Consider a system of N coupled oscillators, under the effect of elastic forces, damping, dynamic and static friction and an external force; for simplicity, let's suppose $N=3$. The friction model is Coulomb-Morin's friction:

$F =\cases{ -F_d \cdot sign(v) & with$v \neq 0$and$F_d$known real constant\\ F_s & with$v = 0$and$F_s \in \mathbb{R} \; \big\vert \; -F_{s,max} \leq F_s \leq F_{s,max}$}$

The problem is how to determine the value of $F_s$. In the simple unidimensional case, the reasoning is: if exists a force, with satisfies $-F_{s,max} \leq F_s \leq F_{s,max}$ and is able to keep the mass at $v=0$, then that is the value of $F_s$. In the multidimensional case, I have this situation: at instant time $t=t_0$, we have $v_1(t_0) = v_2(t_0) = 0$. In order to keep the zero velocity, the requested forces are $F_1$ and $F_2$, with $F_1 > F_{s,max}$ and $F_2 > F_{s,max}$. Since these forces exceed the limit of static friction, at least one mass must change its velocity to a nonzero value.
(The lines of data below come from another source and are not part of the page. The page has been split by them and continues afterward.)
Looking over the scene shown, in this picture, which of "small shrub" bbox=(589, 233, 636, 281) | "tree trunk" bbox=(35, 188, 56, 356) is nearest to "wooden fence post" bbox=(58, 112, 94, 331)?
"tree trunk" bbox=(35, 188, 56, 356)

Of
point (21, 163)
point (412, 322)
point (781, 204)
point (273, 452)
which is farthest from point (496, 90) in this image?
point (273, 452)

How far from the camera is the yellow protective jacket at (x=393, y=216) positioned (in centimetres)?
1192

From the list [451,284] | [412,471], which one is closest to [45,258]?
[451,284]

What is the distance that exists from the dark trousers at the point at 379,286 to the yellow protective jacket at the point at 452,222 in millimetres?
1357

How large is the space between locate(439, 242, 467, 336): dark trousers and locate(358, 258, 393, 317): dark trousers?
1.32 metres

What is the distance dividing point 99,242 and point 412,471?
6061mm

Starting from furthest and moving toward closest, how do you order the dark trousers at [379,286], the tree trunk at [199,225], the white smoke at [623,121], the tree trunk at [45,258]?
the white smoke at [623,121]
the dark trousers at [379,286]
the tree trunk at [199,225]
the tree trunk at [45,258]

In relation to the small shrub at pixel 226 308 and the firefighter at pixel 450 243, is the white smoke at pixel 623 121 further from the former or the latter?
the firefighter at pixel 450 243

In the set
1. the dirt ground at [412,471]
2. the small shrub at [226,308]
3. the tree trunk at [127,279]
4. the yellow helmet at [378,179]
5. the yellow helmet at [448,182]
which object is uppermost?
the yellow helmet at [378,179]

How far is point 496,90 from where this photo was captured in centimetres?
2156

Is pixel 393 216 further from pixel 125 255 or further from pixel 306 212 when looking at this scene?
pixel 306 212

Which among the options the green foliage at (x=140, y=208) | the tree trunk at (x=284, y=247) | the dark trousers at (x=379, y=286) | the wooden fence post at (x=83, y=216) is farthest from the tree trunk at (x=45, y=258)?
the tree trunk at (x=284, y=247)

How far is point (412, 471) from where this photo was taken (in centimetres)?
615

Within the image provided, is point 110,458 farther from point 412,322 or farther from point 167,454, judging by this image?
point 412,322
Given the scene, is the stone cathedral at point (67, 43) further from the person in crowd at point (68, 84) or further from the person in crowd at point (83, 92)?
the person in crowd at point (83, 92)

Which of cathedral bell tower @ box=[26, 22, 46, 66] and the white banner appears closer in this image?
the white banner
Since the "growth time" of the friction force is zero (due to its discontinuity at $v=0$), none of the forces $F_i$ reaches the limit $F_{s,max}$ before the other; at time $t = t_0 - dt$ we have $F_1 < F_{s,max}$ and $F_2 < F_{s,max}$, while at $t = t_0$ we have $F_1 > F_{s,max}$ and $F_2 > F_{s,max}$.

My question is: which mass begins to move? (only mass 1, only mass 2 or both?) The problem is that there isn't a mass which reaches the "limit value" $F_{s,max}$ before the other, since the two forces change value immediately (discontinuous function). Without a finite growth time of the function, I have no idea how to "decide" which static friction ($F_1$ or $F_2$ "breaks" first. Should I consider a finite growth time for static friction?

I have already written the motion equations, in order to calculate the static friction forces required to keep the zero velocity at $t=t_0$.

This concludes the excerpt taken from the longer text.